## PROBLEM
Copy each record below faithfully, leaving out images.

======== INPUT DATA ========

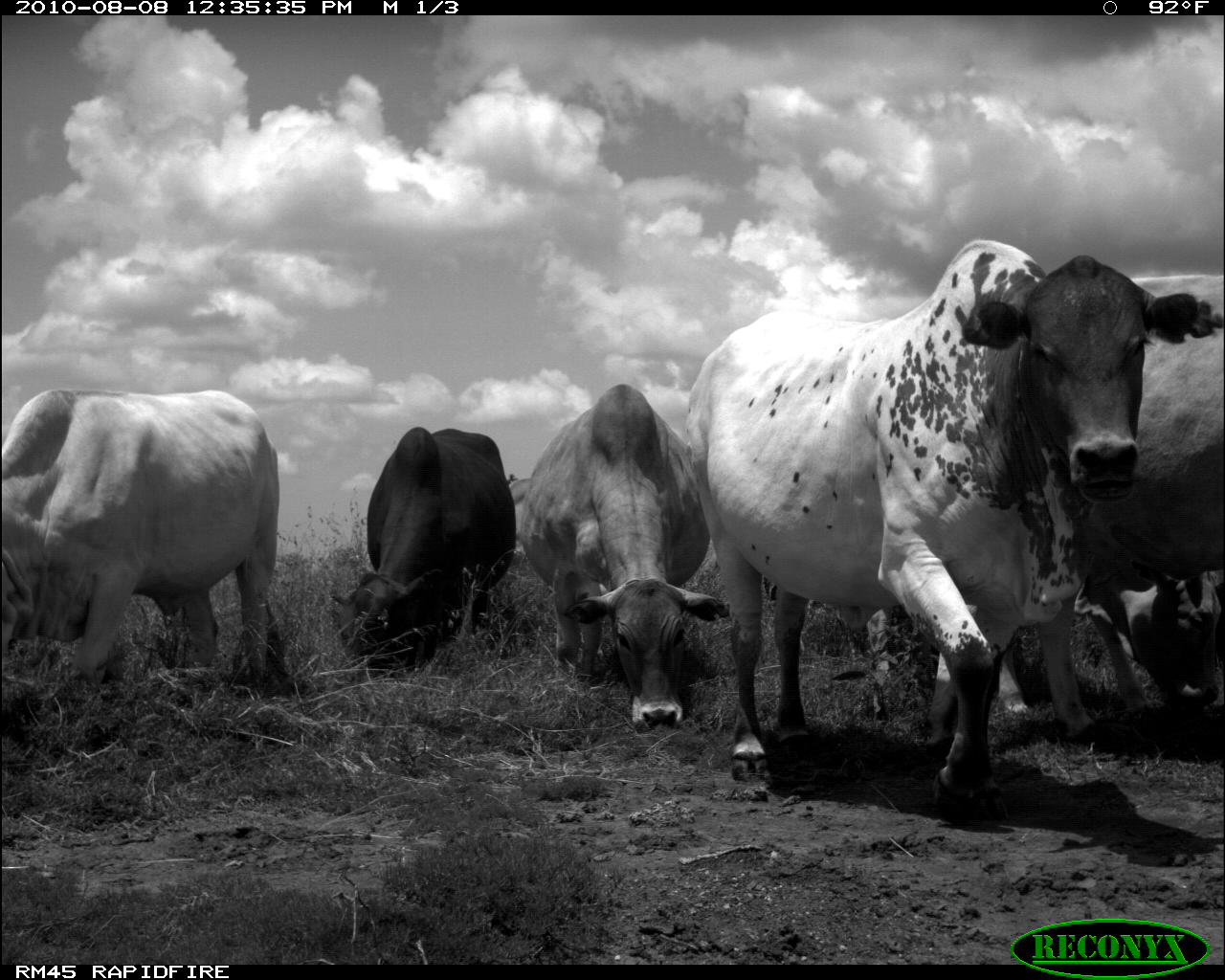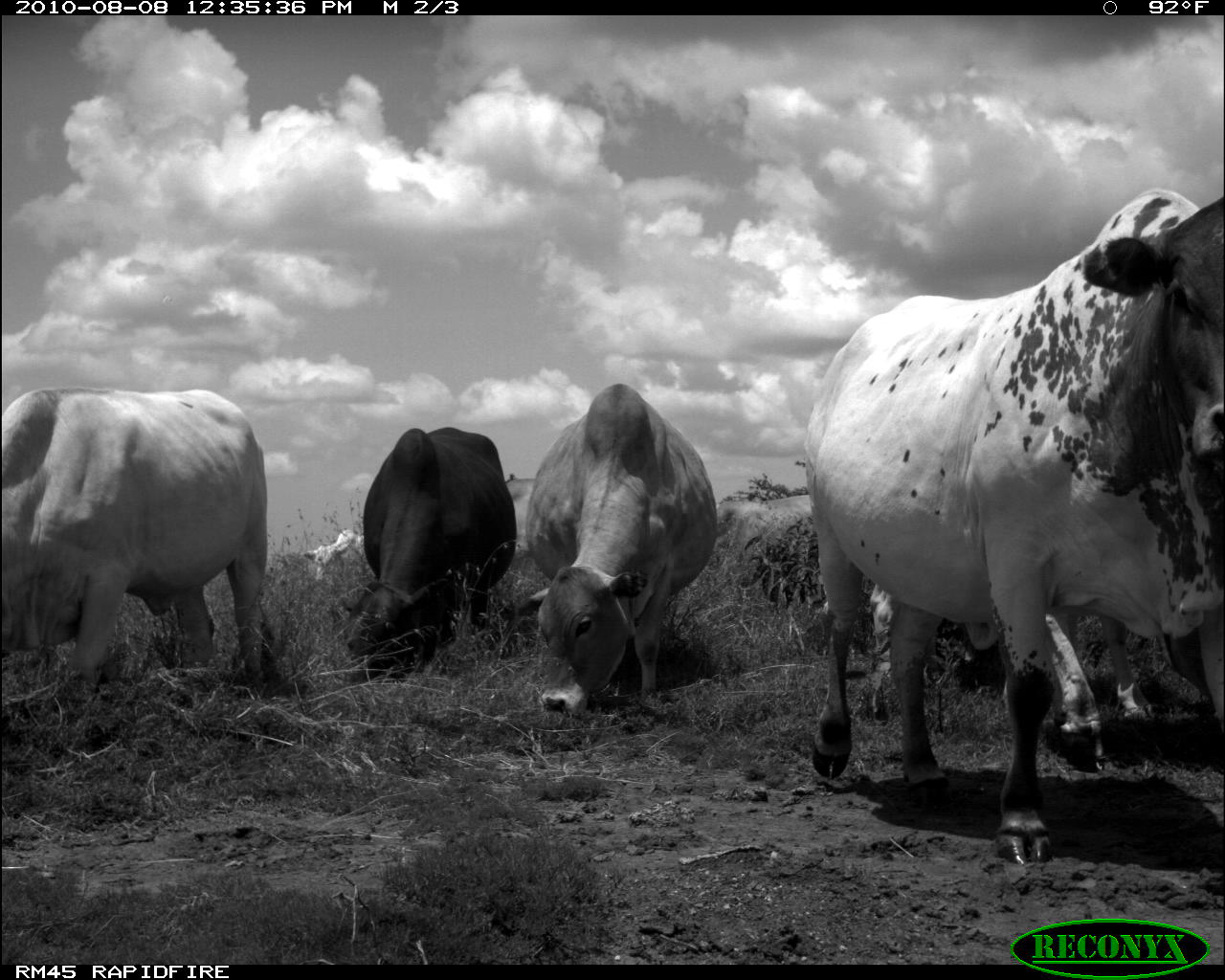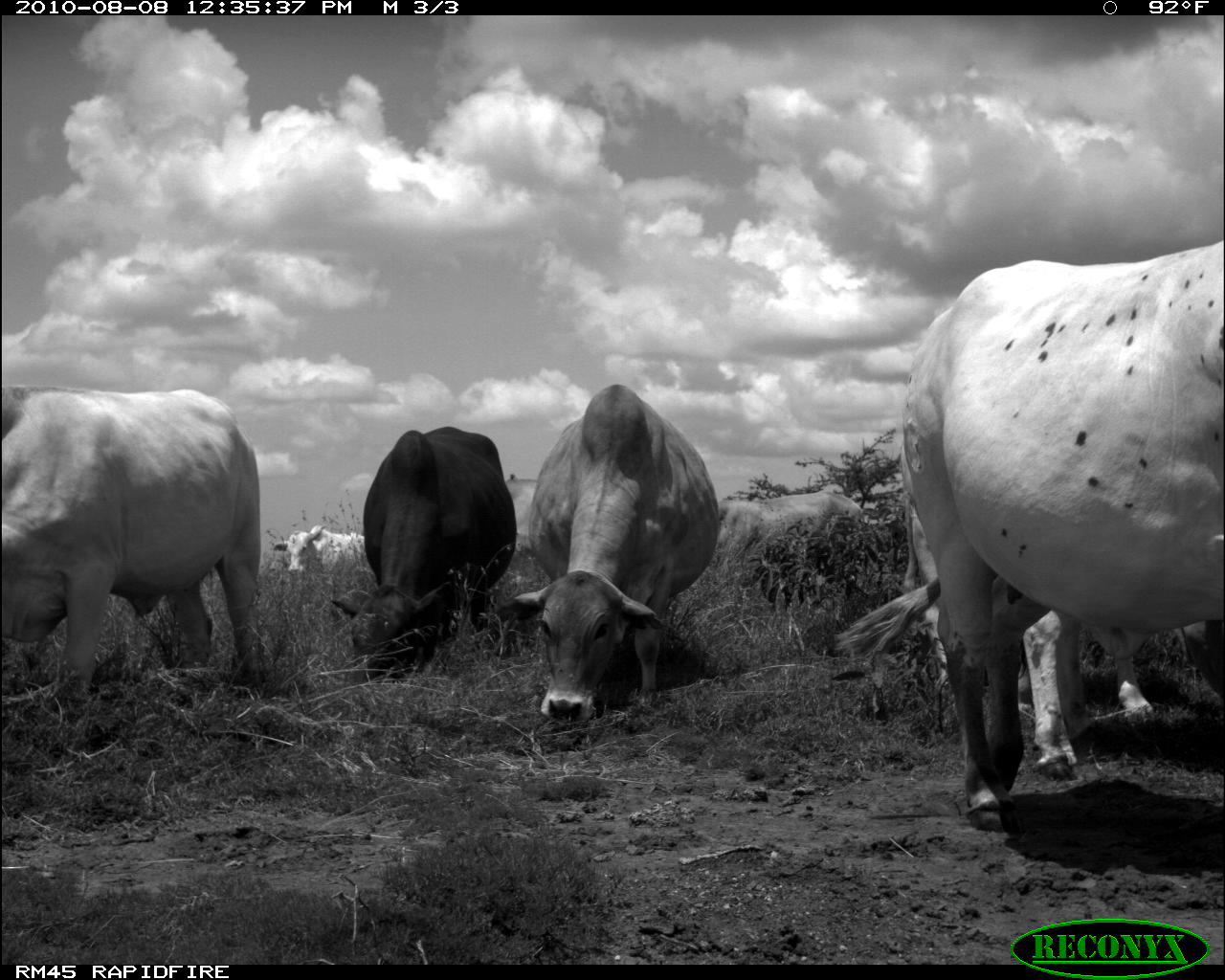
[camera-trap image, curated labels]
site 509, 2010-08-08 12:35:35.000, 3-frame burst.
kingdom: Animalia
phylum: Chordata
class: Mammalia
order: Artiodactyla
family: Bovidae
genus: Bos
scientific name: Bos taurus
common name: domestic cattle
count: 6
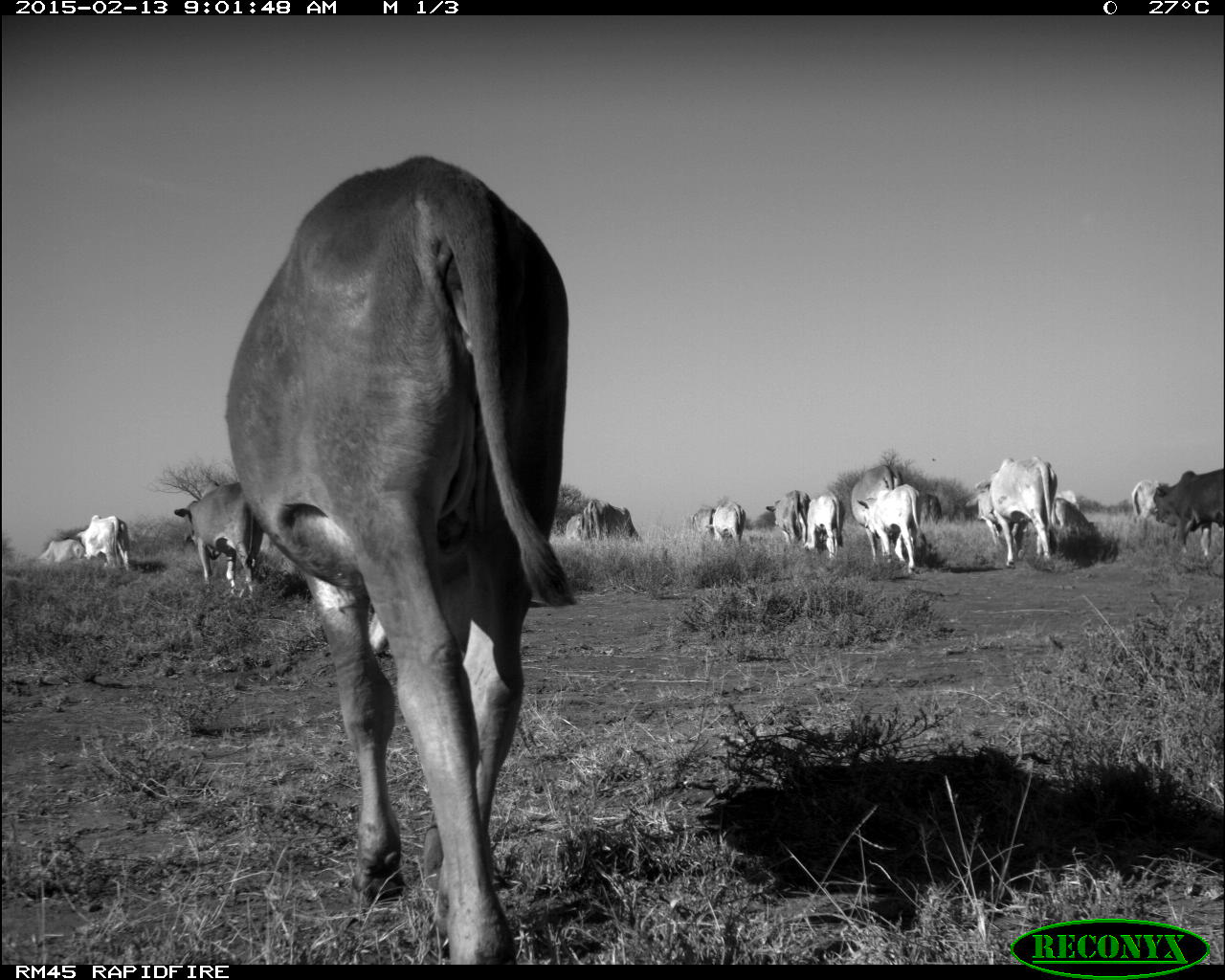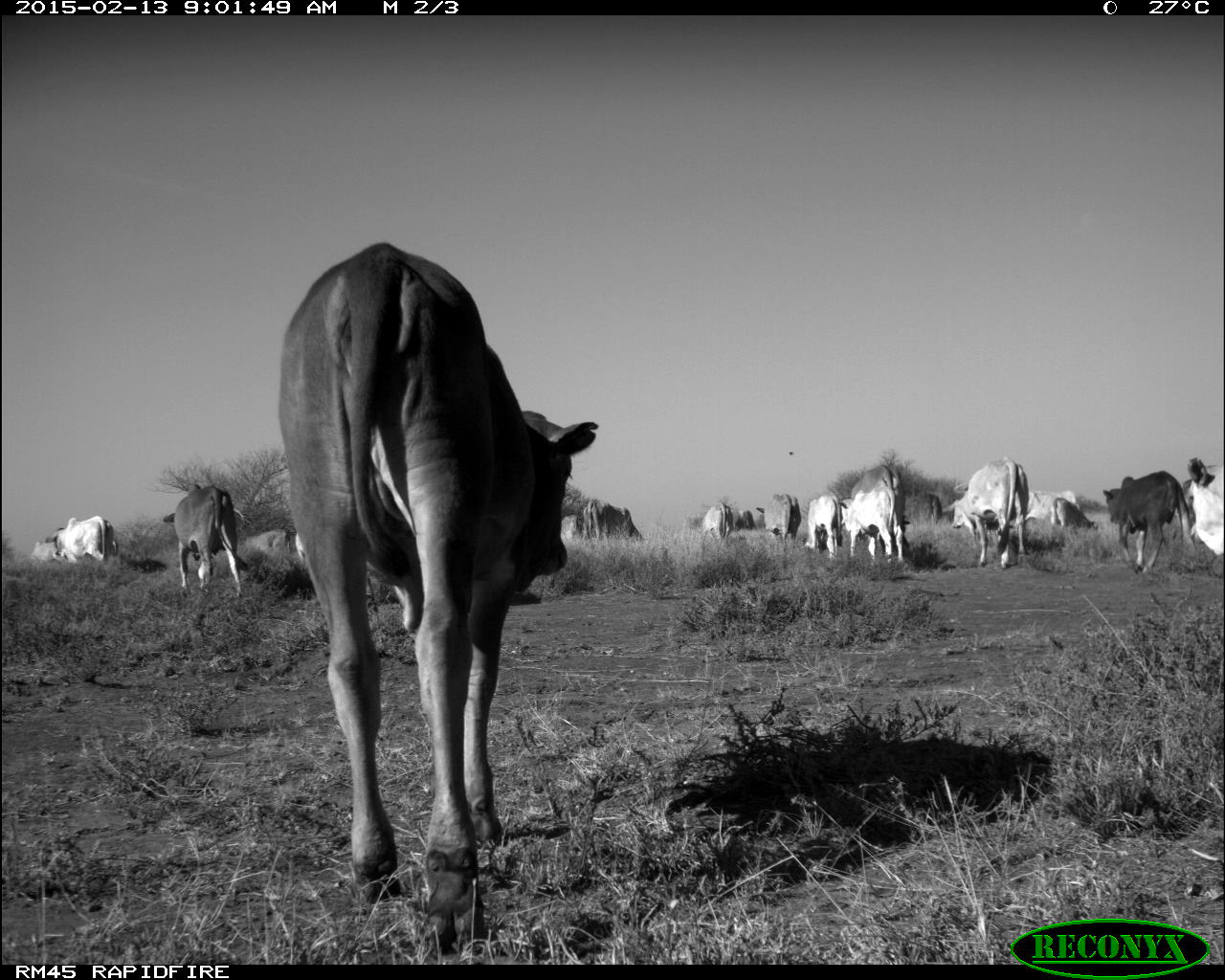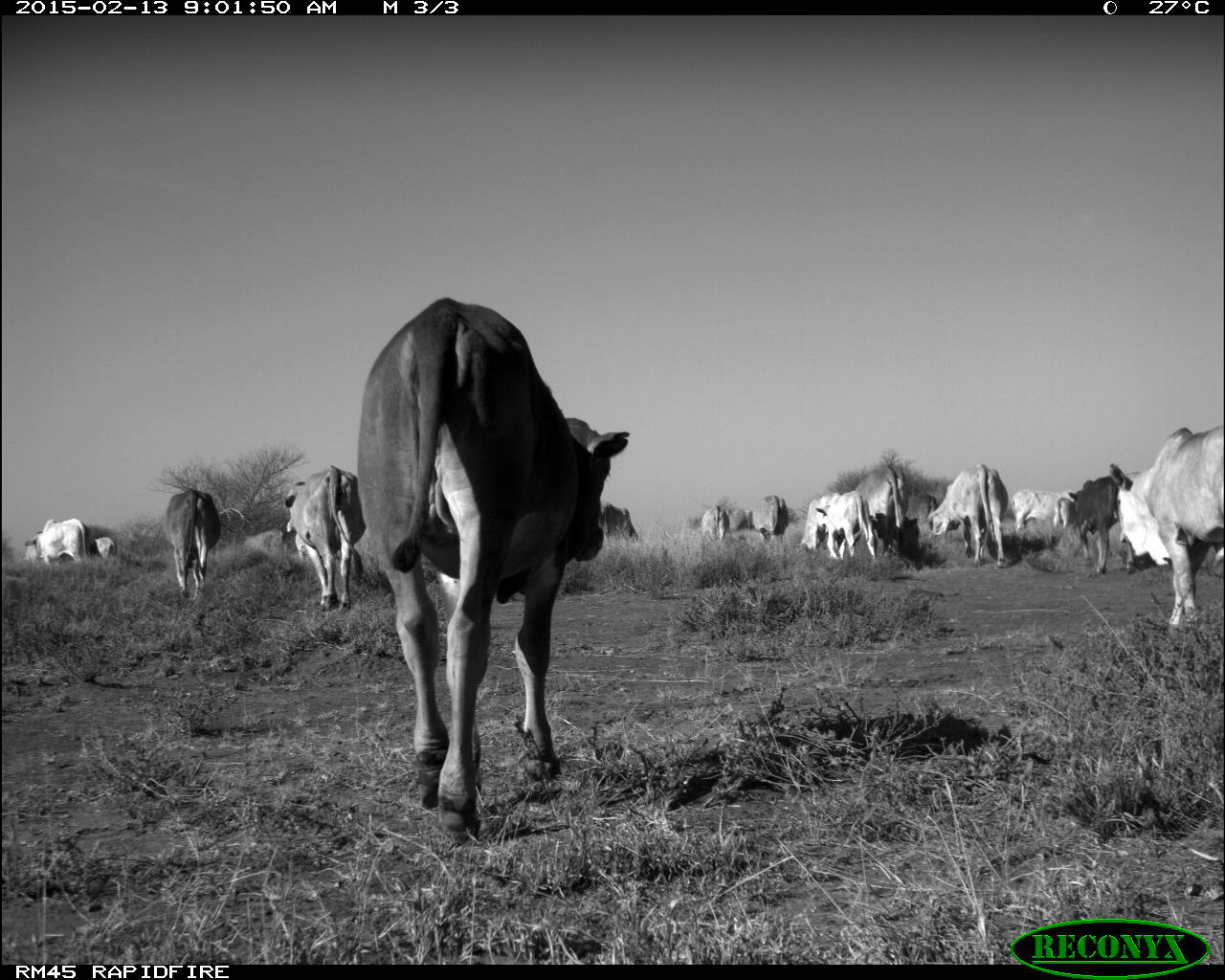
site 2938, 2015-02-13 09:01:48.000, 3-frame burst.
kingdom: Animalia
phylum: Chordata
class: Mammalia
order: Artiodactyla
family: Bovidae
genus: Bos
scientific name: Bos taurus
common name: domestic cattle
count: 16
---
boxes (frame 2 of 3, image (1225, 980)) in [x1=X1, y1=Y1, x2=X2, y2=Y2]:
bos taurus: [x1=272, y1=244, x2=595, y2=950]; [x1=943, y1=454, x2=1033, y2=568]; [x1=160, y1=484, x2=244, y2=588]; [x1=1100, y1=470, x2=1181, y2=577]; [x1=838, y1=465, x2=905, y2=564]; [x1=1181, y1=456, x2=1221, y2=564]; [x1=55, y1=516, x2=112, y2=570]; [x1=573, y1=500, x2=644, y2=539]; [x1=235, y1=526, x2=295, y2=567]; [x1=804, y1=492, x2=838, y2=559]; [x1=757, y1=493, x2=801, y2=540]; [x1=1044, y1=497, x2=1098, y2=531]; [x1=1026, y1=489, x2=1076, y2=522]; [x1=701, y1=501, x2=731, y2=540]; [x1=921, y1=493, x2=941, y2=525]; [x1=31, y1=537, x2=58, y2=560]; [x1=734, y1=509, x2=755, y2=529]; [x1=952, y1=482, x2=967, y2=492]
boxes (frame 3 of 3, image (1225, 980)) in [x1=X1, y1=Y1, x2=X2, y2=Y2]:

========

## PROBLEM SOLUTION
[camera-trap image, curated labels]
site 509, 2010-08-08 12:35:35.000, 3-frame burst.
kingdom: Animalia
phylum: Chordata
class: Mammalia
order: Artiodactyla
family: Bovidae
genus: Bos
scientific name: Bos taurus
common name: domestic cattle
count: 6
site 2938, 2015-02-13 09:01:48.000, 3-frame burst.
kingdom: Animalia
phylum: Chordata
class: Mammalia
order: Artiodactyla
family: Bovidae
genus: Bos
scientific name: Bos taurus
common name: domestic cattle
count: 16
---
boxes (frame 2 of 3, image (1225, 980)) in [x1=X1, y1=Y1, x2=X2, y2=Y2]:
bos taurus: [x1=272, y1=244, x2=595, y2=950]; [x1=943, y1=454, x2=1033, y2=568]; [x1=160, y1=484, x2=244, y2=588]; [x1=1100, y1=470, x2=1181, y2=577]; [x1=838, y1=465, x2=905, y2=564]; [x1=1181, y1=456, x2=1221, y2=564]; [x1=55, y1=516, x2=112, y2=570]; [x1=573, y1=500, x2=644, y2=539]; [x1=235, y1=526, x2=295, y2=567]; [x1=804, y1=492, x2=838, y2=559]; [x1=757, y1=493, x2=801, y2=540]; [x1=1044, y1=497, x2=1098, y2=531]; [x1=1026, y1=489, x2=1076, y2=522]; [x1=701, y1=501, x2=731, y2=540]; [x1=921, y1=493, x2=941, y2=525]; [x1=31, y1=537, x2=58, y2=560]; [x1=734, y1=509, x2=755, y2=529]; [x1=952, y1=482, x2=967, y2=492]
boxes (frame 3 of 3, image (1225, 980)) in [x1=X1, y1=Y1, x2=X2, y2=Y2]:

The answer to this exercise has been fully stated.